Dia mengatakan munculnya varian Omicron menggarisbawahi sifat berbahaya dan genting dari situasi global.

“Memang, Omicron menunjukkan mengapa dunia membutuhkan kesepakatan baru tentang pandemi. Sistem kami saat ini menghalangi negara-negara untuk memperingatkan orang lain tentang ancaman yang pasti akan mendarat di pantai mereka,” katanya.

Idenya adalah untuk mencegah krisis global lain seperti yang ditimbulkan oleh COVID-19 dan varian barunya yang berpotensi lebih menular.

“Posisi kami selalu bahwa kami lebih kuat ketika kami bekerja sama,” kata Duclos Jumat untuk mendukung konvensi baru.

Sebuah perjanjian internasional yang mengikat akan membantu negara-negara untuk berkolaborasi dan akan memungkinkan Kanada untuk lebih mudah berbagi keahliannya di panggung dunia, kata Duclos.
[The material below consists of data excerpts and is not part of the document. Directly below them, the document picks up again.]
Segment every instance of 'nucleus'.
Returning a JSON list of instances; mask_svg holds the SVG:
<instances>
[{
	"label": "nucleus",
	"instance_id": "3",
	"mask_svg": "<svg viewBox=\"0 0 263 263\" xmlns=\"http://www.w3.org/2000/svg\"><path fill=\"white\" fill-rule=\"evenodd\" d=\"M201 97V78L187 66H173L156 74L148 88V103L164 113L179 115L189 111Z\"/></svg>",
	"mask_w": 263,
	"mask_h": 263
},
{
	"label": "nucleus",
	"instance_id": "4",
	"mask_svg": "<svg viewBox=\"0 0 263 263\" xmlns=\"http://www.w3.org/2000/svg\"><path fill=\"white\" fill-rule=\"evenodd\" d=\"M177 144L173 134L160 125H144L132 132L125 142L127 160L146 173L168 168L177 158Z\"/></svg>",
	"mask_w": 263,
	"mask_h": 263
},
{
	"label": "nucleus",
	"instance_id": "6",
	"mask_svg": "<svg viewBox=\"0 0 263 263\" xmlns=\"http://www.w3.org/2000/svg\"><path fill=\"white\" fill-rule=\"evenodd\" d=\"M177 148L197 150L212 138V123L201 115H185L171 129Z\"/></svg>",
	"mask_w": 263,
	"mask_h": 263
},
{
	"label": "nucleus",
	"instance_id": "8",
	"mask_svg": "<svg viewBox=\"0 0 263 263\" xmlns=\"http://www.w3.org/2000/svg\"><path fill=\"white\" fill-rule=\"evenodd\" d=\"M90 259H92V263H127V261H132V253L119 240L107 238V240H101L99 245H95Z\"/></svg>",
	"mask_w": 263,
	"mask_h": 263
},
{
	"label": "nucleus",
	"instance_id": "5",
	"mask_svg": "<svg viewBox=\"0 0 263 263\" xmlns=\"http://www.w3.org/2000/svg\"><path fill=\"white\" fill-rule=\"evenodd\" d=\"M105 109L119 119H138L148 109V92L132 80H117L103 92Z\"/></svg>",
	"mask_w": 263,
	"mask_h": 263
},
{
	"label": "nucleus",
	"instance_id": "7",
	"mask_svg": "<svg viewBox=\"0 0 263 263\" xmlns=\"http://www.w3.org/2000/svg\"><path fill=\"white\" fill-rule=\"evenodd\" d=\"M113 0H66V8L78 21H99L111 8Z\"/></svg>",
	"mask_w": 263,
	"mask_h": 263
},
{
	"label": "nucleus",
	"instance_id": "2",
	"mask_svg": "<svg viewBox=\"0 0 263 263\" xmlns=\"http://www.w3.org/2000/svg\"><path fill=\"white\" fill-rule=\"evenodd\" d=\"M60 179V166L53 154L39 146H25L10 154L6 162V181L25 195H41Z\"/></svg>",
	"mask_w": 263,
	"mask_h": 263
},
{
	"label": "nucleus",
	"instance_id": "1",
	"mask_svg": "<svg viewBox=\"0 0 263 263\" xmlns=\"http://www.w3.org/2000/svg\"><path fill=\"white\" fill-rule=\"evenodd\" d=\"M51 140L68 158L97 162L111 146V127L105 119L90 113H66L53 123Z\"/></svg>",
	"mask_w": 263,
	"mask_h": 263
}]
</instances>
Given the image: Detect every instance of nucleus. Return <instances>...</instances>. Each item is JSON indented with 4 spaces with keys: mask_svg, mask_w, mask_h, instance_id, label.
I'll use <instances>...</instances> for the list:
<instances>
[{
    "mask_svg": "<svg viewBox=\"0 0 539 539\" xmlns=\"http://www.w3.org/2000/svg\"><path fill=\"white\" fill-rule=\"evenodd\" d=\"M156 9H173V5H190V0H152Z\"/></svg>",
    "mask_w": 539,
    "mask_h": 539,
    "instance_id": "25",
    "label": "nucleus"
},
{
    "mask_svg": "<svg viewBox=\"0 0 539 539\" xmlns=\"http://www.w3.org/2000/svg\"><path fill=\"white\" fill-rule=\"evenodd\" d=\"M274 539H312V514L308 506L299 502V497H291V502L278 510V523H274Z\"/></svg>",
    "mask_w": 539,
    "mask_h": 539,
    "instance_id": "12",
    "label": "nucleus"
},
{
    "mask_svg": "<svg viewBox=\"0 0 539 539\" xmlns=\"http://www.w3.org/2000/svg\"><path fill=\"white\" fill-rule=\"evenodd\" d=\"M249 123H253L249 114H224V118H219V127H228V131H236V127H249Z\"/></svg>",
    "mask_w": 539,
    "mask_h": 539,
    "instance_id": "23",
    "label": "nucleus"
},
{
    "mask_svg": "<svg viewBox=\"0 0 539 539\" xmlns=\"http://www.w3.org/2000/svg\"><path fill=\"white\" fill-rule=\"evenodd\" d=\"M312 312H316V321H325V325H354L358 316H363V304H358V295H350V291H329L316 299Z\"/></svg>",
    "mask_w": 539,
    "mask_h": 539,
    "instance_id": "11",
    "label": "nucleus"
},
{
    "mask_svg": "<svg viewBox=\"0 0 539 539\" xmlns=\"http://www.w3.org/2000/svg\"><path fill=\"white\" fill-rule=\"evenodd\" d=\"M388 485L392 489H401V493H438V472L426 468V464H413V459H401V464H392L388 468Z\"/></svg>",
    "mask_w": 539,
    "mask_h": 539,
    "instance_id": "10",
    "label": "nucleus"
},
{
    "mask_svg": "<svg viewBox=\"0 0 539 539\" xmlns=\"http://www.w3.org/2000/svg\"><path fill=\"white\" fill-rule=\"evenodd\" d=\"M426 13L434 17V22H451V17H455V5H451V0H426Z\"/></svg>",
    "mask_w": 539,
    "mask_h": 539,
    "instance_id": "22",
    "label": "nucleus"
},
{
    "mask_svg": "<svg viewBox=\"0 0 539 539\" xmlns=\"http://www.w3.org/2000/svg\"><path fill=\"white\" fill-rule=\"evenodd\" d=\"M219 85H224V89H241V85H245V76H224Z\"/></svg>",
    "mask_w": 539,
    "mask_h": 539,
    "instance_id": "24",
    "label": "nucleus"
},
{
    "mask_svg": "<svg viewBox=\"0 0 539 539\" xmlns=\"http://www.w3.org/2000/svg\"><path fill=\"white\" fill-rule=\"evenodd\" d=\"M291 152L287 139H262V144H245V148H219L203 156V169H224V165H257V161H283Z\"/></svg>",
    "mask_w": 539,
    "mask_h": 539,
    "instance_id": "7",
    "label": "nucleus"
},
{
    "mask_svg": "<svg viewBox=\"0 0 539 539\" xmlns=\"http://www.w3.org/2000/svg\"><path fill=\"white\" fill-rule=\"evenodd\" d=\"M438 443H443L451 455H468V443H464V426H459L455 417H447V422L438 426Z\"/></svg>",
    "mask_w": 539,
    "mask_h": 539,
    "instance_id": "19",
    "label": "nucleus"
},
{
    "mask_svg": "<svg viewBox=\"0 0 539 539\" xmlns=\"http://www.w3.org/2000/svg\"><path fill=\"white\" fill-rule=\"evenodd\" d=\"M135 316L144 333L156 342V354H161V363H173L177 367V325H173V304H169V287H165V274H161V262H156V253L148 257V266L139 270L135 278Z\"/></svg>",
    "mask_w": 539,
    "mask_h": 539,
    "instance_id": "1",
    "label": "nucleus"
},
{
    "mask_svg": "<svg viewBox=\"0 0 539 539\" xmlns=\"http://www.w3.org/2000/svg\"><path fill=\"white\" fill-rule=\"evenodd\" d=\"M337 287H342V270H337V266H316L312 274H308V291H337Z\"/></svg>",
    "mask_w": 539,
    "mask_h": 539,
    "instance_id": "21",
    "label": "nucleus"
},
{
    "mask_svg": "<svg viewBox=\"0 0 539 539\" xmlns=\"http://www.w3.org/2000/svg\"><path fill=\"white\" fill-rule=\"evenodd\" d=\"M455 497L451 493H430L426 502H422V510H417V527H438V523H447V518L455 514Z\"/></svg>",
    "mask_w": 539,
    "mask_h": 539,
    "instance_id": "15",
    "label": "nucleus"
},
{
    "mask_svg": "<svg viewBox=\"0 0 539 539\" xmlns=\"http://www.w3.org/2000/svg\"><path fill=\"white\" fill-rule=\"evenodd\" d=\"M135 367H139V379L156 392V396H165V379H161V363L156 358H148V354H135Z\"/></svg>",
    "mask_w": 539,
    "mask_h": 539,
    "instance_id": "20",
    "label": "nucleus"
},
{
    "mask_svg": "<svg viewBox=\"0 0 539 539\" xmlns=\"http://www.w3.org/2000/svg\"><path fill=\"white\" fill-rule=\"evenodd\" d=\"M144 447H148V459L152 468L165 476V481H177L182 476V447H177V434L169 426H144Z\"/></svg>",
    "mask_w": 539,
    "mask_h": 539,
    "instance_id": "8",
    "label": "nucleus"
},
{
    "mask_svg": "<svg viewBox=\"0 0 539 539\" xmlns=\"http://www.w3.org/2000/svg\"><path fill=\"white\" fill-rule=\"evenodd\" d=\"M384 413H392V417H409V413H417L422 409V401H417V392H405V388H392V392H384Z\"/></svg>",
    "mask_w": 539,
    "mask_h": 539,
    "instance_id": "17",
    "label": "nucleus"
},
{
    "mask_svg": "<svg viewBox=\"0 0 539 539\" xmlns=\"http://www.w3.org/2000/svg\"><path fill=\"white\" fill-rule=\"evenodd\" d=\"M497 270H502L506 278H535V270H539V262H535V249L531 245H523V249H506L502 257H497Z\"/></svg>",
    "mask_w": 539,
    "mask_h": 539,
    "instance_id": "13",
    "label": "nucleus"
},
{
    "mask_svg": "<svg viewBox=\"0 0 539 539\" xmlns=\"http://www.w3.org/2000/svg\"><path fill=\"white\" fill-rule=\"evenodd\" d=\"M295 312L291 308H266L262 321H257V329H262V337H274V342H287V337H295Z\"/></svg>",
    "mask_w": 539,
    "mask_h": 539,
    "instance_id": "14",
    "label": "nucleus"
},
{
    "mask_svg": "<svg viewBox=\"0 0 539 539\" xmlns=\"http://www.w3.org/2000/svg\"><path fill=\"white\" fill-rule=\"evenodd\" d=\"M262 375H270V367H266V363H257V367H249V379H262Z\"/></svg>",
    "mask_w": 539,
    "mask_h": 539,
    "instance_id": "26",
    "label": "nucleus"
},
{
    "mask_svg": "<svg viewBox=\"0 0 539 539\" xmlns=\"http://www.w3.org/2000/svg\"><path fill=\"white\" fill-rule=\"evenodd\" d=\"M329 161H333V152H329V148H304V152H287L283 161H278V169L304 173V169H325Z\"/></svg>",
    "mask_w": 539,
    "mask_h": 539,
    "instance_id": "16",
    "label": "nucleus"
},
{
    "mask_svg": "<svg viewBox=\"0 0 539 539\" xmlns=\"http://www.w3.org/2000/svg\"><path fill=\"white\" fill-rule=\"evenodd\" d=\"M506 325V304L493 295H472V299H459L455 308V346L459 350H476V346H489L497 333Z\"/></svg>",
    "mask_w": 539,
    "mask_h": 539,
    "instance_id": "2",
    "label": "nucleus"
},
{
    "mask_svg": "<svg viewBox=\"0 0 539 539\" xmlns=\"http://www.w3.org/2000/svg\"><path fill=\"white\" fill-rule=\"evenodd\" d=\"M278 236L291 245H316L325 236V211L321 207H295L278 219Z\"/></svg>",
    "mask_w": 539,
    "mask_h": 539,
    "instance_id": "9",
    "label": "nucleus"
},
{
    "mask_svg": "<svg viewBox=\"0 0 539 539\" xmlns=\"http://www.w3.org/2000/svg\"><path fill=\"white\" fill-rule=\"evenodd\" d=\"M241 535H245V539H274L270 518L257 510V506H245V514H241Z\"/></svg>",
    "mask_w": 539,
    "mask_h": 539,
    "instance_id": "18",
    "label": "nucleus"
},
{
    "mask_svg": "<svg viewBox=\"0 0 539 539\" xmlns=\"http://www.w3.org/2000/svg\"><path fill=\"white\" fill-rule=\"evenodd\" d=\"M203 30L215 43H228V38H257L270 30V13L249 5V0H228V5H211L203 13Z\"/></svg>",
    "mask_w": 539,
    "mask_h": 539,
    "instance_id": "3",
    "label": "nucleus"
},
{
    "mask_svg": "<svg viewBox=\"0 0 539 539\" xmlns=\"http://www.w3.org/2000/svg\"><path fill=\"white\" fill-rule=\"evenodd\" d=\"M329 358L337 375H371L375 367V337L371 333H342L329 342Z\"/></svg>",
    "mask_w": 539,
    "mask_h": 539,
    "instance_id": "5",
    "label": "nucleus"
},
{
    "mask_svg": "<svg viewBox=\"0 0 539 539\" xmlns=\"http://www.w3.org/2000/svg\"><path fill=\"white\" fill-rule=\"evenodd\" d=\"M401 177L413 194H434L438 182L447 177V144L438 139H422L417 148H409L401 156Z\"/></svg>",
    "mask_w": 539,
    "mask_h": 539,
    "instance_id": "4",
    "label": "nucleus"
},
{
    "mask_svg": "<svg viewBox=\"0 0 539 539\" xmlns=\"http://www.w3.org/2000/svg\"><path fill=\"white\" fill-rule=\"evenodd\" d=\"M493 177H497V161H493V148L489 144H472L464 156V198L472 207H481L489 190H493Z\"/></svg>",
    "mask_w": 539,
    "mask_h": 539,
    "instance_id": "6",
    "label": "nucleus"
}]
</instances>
“Tingkat kebijakan dan kepemimpinan ilmiah itu adalah tanda bahwa kami dapat melakukan yang lebih baik di masa depan saat kami berkolaborasi dengan WHO dan organisasi lain untuk mencegah insiden pandemi di masa depan dan melindungi warga Kanada dari hal-hal seperti itu.”

Kelompok kerja WHO dalam file tersebut mengatakan bahwa pemerintah harus berupaya mengembangkan konvensi tersebut bersama-sama dengan upaya untuk memperkuat peraturan kesehatan internasional yang ada.

Prioritas kelompok kerja mencakup fokus pada kesetaraan global, deteksi dan penilaian risiko yang cepat, pendekatan global terhadap kesalahan informasi dan pembagian patogen, informasi genetik dan sampel biologis.

Laporan The Canadian Press ini pertama kali diterbitkan pada 29 November 2021.